An exciting first step

January 25, 2017 | Focus On Education | Volume 21 Issue 3
Jill Wiens | Rosthern Junior College

I live in one of the most beautiful places on the Prairies. The Shekinah Retreat Centre is situated in the North Saskatchewan River Valley. Northeast of my house, a deep ravine funnels a beaver-filled creek into the wide river below. God’s presence is ubiquitous here, a place that has been significant to my development since I attended summer camp at Shekinah when I was 7.

Although I’m now in my first year of teaching at Rosthern (Sask.) Junior College (RJC), I initially began working with children and youth at Shekinah as a camp counsellor. As a kid, camp was my home away from home. I had a place in God’s magnificent river valley and in the community created there weekly. As I grew, I found that camp was a place where I felt capable: of building a fire, steering a canoe, navigating the trails and, eventually, sharing my faith.

At camp, experience was a powerful teaching tool, and as a counsellor I delighted in facilitating that kind of learning. I saw how important it was for kids to feel safe before meaningful relationship building and learning could occur. I saw that with security they could push themselves to overcome fears to climb walls, paddle the river, speak in front of their peers or even to sleep away from home for the first time. I also saw genuine inquiry into their surrounding environment and the God who made it.

I decided to pursue an education degree in the hopes of somehow replicating parts of this learning environment in a school setting. However, school is not camp. Grades, homework, deadlines and classrooms can make the process of learning thoroughly unenjoyable. The navigation of peer groups, and the expectation that one learns in the same way and at the same pace as the rest, can leave little enthusiasm for inquiry.

Christian education has a response to this. It is an approach in which people are children of God first, students in a classroom second.
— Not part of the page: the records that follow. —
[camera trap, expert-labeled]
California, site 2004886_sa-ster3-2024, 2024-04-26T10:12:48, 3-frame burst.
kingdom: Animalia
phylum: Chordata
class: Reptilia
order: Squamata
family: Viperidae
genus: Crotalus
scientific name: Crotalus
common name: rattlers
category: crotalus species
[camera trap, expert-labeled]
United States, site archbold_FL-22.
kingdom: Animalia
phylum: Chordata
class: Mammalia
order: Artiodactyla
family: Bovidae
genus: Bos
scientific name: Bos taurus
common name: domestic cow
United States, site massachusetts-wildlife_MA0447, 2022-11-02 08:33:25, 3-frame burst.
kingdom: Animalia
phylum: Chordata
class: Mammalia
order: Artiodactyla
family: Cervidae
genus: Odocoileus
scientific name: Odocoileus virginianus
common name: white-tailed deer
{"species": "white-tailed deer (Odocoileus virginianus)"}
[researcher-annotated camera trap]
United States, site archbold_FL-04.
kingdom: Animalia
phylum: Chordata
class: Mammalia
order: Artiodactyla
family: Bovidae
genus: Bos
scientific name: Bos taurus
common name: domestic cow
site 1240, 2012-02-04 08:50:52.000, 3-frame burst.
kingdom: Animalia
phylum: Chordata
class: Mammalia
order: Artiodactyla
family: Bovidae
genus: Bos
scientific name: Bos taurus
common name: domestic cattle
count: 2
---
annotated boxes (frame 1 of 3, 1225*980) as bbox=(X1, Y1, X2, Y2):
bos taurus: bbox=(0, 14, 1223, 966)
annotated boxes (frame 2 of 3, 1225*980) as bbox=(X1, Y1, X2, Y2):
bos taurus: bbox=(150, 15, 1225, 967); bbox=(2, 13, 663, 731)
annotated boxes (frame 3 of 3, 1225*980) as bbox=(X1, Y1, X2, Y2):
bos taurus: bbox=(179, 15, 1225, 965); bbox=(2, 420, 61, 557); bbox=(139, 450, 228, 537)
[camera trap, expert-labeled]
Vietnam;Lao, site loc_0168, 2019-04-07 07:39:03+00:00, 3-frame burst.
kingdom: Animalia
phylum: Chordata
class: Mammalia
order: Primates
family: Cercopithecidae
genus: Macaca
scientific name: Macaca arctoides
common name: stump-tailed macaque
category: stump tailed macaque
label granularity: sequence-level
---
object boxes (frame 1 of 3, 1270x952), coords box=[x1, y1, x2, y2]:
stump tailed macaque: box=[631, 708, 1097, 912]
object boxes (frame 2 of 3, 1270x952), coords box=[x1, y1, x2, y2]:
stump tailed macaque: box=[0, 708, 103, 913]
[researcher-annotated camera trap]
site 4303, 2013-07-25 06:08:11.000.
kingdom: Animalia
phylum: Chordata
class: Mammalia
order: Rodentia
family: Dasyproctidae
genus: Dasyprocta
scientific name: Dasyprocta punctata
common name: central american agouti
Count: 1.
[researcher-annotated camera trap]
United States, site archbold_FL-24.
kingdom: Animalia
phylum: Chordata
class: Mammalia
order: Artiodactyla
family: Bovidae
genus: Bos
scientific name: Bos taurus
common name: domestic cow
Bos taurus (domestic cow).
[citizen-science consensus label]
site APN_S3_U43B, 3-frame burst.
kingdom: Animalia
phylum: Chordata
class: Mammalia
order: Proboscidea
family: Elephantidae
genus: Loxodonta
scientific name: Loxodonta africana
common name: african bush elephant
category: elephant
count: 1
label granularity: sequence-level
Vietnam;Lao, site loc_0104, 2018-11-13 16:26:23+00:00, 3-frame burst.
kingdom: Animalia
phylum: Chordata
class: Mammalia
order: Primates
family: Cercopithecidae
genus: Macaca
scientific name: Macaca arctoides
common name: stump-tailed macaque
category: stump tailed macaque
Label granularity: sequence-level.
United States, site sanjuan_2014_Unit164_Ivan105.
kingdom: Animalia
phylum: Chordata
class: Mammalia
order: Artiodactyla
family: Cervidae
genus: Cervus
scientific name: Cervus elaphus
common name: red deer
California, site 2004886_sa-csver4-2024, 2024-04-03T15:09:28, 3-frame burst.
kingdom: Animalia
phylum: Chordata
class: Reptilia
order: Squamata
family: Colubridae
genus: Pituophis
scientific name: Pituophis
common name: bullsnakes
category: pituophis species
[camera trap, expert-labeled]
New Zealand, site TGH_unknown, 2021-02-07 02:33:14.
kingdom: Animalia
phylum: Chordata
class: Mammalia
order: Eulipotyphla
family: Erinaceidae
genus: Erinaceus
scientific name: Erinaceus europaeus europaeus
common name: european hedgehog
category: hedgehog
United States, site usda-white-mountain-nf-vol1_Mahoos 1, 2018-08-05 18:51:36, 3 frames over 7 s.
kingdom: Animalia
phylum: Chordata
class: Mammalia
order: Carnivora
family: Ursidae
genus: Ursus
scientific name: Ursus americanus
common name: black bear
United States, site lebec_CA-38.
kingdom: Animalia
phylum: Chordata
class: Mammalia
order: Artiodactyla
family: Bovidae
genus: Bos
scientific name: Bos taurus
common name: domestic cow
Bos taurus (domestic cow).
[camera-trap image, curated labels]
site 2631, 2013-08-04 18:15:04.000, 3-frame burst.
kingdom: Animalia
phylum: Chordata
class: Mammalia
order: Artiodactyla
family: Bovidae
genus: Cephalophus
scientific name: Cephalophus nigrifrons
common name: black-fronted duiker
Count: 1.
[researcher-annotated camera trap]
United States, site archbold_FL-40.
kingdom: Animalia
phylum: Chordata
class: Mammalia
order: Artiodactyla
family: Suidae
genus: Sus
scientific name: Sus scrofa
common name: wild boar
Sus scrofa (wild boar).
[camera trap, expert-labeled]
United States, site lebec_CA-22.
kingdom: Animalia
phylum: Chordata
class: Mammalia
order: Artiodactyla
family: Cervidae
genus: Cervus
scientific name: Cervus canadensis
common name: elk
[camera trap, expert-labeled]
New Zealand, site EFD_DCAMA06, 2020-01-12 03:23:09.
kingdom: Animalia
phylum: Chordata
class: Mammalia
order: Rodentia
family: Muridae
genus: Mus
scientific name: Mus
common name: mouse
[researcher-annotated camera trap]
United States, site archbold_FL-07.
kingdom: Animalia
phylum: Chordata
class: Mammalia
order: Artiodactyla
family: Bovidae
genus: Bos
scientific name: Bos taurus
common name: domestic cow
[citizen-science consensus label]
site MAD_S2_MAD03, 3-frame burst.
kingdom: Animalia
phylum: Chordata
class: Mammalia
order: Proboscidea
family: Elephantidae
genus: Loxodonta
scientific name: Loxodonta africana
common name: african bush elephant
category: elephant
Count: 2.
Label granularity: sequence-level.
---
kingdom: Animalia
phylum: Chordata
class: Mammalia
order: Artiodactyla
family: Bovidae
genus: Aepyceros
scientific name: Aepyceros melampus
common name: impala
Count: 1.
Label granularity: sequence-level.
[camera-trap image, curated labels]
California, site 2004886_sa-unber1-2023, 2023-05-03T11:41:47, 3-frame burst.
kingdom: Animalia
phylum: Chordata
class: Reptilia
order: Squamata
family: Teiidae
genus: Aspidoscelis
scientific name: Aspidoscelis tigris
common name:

At RJC, community is more important than curriculum. I am privileged to work where a safe learning environment is as important as the learning that will occur there, and where conversation about a better approach to education is not just talk.

This year, a new Grade 10 program is integrating learning across disciplines and encouraging inquiry. It is an exciting first step towards a place where all can feel capable of genuine learning and discovery.